* Passage
####

Vaccination pins should be badges of honor
Imagine opening a time capsule in 100 years that contains artifacts from this year of COVID. What would it contain? Certainly masks of both the creative and pedestrian kind. We would have contributed one or two of those old-fashioned newspapers blaring the march of doomsday. Some wise guy would have tossed in toilet paper. Directions for using Zoom, a Netflix schedule, virtual class schedules, takeout menus, a “closed” placard. Expressions of life as well as documents of death.
But in that time capsule must also be pins worn by recipients of the vaccine.
The pins, and stickers being offered by the Centers for Disease Control and Prevention (“I got my COVID-19 vaccine!”), reflexively summon thoughts of Election Day “I voted” counterparts. Unfortunately, we know all too well that the people who show up at polling places tend to represent a fraction of eligible participants.
In New Haven, the city is distributing pins cobranded by AT&T to the first 5,000 residents to receive the Pfizer or Moderna vaccine.
There’s something fitting about the telecommunications giant getting this message out via a tiny piece of metal with a pin on the back. In this chaotic year, so much has reverted to primitive methods.

####

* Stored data
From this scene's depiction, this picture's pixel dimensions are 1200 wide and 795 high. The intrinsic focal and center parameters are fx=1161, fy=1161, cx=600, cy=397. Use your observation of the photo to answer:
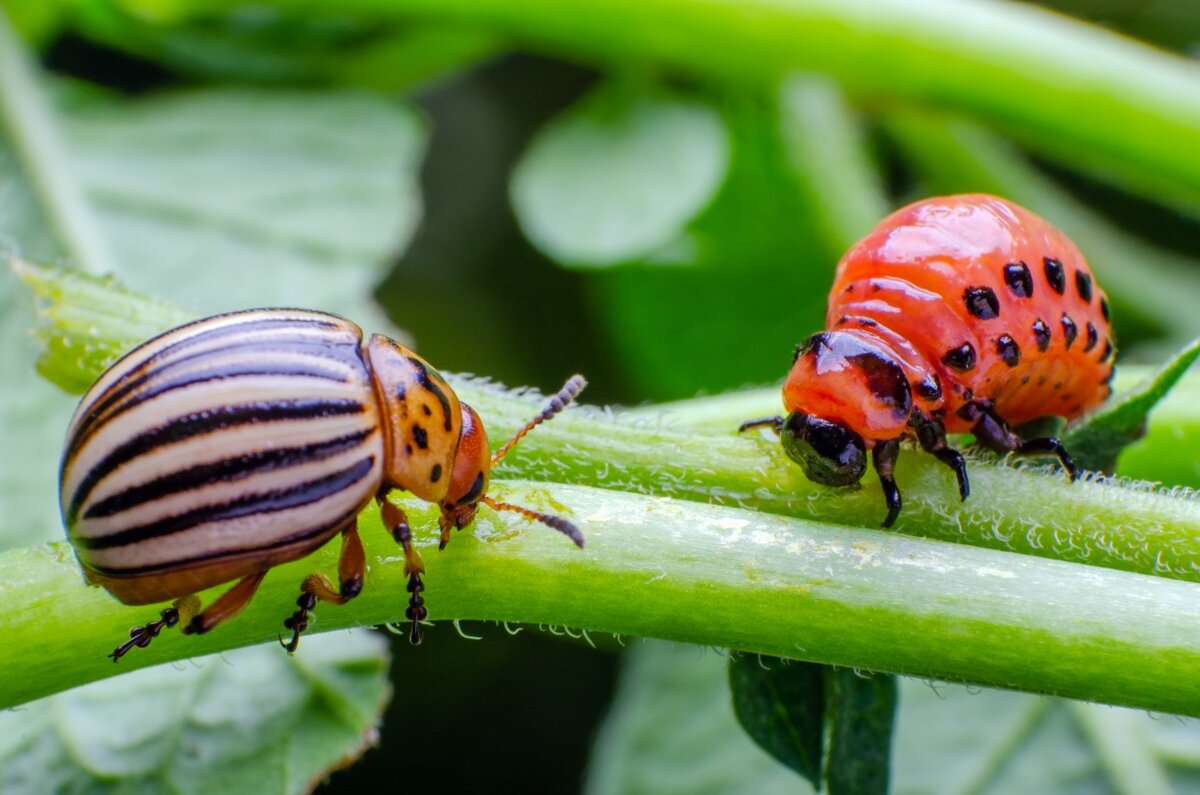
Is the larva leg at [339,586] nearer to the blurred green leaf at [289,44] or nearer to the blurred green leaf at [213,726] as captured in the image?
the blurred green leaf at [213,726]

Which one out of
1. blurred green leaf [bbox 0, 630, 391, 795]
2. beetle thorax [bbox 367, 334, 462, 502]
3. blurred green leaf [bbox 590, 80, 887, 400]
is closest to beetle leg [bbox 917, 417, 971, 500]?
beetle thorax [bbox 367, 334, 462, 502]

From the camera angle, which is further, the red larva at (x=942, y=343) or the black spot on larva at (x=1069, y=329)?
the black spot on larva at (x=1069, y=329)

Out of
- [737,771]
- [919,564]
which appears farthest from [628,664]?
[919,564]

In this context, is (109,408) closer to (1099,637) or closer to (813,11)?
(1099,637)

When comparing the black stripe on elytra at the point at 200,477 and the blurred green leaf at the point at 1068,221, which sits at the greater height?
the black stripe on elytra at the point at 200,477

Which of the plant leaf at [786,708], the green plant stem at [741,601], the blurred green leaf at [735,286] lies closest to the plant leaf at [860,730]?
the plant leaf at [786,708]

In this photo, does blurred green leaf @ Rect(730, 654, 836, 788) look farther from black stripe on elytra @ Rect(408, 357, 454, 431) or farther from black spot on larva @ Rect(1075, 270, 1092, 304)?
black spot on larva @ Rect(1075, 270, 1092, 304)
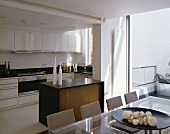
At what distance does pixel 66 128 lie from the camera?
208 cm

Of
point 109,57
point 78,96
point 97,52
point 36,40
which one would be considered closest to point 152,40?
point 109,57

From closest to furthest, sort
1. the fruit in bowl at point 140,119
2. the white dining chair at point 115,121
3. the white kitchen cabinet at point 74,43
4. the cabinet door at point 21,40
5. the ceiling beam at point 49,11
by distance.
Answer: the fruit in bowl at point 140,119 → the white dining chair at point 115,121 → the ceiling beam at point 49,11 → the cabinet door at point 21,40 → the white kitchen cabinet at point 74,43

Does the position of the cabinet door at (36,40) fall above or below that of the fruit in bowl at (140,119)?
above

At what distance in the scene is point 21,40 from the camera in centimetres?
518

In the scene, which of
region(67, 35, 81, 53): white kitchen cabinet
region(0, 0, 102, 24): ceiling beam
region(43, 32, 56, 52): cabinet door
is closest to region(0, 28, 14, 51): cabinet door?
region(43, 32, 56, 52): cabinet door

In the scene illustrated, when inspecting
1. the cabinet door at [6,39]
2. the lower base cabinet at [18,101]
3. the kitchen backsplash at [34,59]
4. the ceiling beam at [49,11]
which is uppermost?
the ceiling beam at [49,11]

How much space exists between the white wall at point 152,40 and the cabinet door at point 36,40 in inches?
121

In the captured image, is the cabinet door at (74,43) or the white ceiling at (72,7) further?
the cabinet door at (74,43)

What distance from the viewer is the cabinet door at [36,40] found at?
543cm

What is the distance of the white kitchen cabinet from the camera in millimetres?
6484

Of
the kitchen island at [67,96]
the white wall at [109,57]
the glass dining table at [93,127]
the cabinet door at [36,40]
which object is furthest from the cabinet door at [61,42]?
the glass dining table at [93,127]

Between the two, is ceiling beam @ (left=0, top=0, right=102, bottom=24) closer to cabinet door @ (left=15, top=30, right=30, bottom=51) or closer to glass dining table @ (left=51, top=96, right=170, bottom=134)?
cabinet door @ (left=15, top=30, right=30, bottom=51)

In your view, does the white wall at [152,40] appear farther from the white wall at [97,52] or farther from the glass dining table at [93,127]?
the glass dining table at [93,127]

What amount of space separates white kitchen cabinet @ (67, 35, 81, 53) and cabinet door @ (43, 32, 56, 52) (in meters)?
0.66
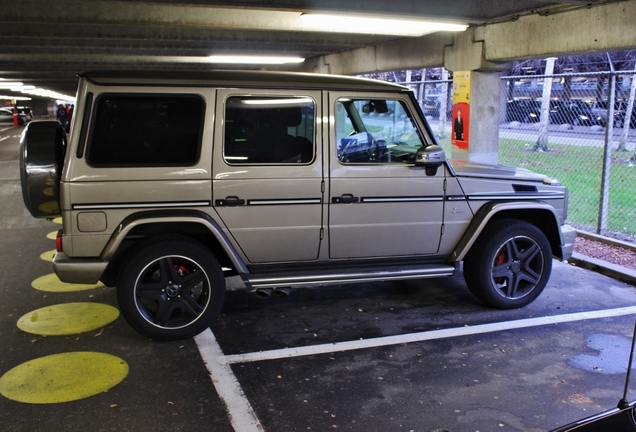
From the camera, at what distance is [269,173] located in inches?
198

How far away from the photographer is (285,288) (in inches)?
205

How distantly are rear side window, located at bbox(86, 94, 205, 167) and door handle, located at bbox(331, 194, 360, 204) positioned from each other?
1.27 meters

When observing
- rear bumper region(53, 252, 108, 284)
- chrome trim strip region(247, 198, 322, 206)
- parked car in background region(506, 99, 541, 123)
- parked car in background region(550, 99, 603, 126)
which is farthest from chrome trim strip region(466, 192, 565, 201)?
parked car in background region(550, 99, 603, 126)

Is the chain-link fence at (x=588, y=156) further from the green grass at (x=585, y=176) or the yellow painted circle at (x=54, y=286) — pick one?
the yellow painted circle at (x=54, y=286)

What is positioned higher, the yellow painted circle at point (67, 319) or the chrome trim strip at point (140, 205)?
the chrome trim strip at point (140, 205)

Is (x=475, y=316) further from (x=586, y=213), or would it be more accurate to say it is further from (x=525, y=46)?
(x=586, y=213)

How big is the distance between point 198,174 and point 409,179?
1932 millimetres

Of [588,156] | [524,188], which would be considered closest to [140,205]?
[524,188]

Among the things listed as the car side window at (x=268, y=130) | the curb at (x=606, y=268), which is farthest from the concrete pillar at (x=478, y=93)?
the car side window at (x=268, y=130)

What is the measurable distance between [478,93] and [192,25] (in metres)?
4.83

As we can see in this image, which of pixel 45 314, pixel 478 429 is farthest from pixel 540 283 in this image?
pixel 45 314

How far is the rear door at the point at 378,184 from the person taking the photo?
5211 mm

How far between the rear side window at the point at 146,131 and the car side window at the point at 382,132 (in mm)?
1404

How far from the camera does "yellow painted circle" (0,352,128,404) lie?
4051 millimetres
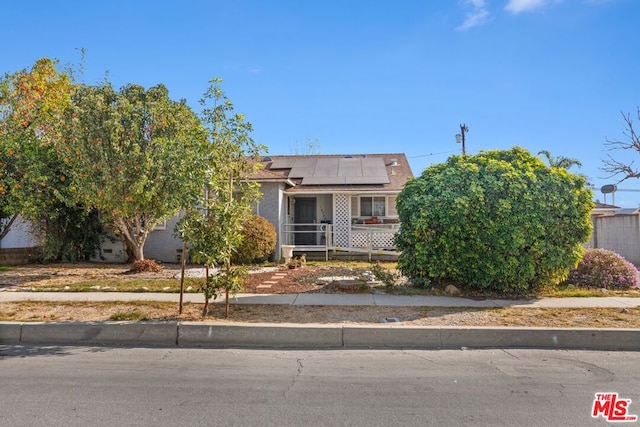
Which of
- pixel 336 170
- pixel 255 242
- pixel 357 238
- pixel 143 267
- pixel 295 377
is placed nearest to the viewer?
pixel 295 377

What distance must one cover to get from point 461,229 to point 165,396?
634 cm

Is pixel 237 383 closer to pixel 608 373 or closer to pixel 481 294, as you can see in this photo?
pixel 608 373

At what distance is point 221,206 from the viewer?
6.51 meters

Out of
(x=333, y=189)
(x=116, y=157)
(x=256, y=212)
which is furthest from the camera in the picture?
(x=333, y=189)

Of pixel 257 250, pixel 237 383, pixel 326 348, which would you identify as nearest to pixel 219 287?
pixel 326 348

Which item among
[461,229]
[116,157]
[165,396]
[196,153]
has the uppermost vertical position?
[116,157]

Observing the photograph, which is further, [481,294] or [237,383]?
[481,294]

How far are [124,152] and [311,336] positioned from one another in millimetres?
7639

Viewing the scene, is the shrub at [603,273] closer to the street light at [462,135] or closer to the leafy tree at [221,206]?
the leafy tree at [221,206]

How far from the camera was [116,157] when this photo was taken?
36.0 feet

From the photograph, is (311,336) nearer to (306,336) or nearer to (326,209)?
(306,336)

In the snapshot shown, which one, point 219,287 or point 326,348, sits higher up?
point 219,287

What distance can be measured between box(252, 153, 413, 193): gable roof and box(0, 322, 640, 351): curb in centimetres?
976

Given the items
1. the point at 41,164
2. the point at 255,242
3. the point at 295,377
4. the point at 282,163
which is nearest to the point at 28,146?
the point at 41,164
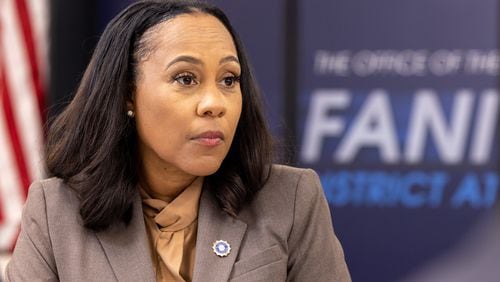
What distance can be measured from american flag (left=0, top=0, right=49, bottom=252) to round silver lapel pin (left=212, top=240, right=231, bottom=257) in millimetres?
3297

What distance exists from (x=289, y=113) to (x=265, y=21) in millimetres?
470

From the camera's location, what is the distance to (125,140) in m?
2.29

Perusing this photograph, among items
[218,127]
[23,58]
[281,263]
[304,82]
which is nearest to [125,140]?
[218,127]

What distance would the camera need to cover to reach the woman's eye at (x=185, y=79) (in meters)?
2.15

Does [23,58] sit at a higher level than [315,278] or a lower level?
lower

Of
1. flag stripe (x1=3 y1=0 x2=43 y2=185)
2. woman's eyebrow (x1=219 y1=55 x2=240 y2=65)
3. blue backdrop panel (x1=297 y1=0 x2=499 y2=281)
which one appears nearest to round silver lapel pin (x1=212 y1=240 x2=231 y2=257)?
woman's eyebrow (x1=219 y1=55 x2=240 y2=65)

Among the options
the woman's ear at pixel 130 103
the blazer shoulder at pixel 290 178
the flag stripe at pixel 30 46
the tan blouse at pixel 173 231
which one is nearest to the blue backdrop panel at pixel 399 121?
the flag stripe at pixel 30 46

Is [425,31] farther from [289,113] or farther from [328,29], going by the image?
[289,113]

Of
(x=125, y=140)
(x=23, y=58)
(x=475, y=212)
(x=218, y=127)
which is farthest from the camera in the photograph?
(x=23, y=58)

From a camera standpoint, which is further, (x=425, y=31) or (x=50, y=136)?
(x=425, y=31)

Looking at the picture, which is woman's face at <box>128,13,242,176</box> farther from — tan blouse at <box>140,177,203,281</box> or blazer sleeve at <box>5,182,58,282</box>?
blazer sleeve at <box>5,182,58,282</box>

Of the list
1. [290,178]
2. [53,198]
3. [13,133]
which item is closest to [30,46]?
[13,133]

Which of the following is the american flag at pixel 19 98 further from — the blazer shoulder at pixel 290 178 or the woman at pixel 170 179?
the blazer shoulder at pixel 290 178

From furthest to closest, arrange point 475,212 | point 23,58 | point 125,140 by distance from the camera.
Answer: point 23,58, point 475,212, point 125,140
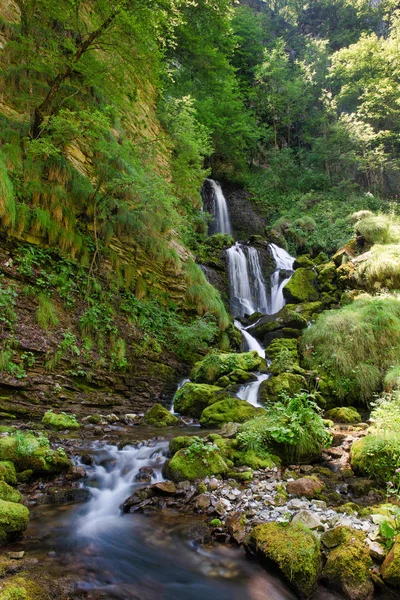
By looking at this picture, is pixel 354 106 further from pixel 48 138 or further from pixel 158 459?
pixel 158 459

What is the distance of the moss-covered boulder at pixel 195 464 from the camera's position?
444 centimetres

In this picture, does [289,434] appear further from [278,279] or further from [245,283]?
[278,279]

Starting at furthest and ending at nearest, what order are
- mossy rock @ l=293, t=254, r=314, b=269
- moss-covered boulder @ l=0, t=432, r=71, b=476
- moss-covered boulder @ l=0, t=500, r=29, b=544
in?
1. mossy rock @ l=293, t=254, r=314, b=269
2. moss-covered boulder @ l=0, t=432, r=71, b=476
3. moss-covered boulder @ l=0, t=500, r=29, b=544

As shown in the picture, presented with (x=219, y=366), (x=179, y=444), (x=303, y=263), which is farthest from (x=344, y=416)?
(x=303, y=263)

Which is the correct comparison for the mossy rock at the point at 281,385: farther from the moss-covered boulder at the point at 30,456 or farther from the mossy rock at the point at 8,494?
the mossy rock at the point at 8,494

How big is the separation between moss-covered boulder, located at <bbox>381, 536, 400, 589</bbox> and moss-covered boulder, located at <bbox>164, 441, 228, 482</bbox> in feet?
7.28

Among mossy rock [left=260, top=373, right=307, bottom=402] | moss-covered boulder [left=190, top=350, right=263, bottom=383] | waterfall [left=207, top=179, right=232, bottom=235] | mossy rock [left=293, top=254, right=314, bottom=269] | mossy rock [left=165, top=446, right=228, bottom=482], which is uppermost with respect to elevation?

####

* Work request 1
Answer these from the vaccination pins passage:
(a) What would some wise guy have tossed into the time capsule?
(b) What words do the CDC stickers carry?
(c) Which New Haven residents are getting the pins cobranded by AT&T?
* Work request 2
Transcribe everything in the vaccination pins passage from "The pins, and" down to "of eligible participants.".
* Work request 3
Pick up the piece on vaccination pins after its final sentence and keep writing it.

* Your response 1
(a) Toilet paper.
(b) "I got my COVID-19 vaccine!"
(c) The first 5,000 residents to receive the Pfizer or Moderna vaccine.

* Your response 2
The pins, and stickers being offered by the Centers for Disease Control and Prevention (“I got my COVID-19 vaccine!”), reflexively summon thoughts of Election Day “I voted” counterparts. Unfortunately, we know all too well that the people who show up at polling places tend to represent a fraction of eligible participants.

* Your response 3
Concerns are already rising, though, that such pins and stickers risk becoming modern Scarlet Letters, inviting blowback from the anti-vaxxers crowd.
“People might be afraid to wear the pin because of any criticism they might get from individuals who are anti-vaccine,” Quinnipiac University law professor John Thomas opined.
Connecticut kicked off immunizations Dec. 14 with health care workers. Next in line are nursing home residents and staff, essential workers, the elderly and residents with health conditions. The healthiest adults and children are at the end of the line, unlikely to receive the vaccine until about mid-2021.
The labels symbolically divide people in different camps, those who have gotten the doses, those who desire “the cure,” and those who oppose them.
The opposition, estimated at 20 percent of Americans in a recent USA Today poll, also includes people fearful of personal information finding its way to databases.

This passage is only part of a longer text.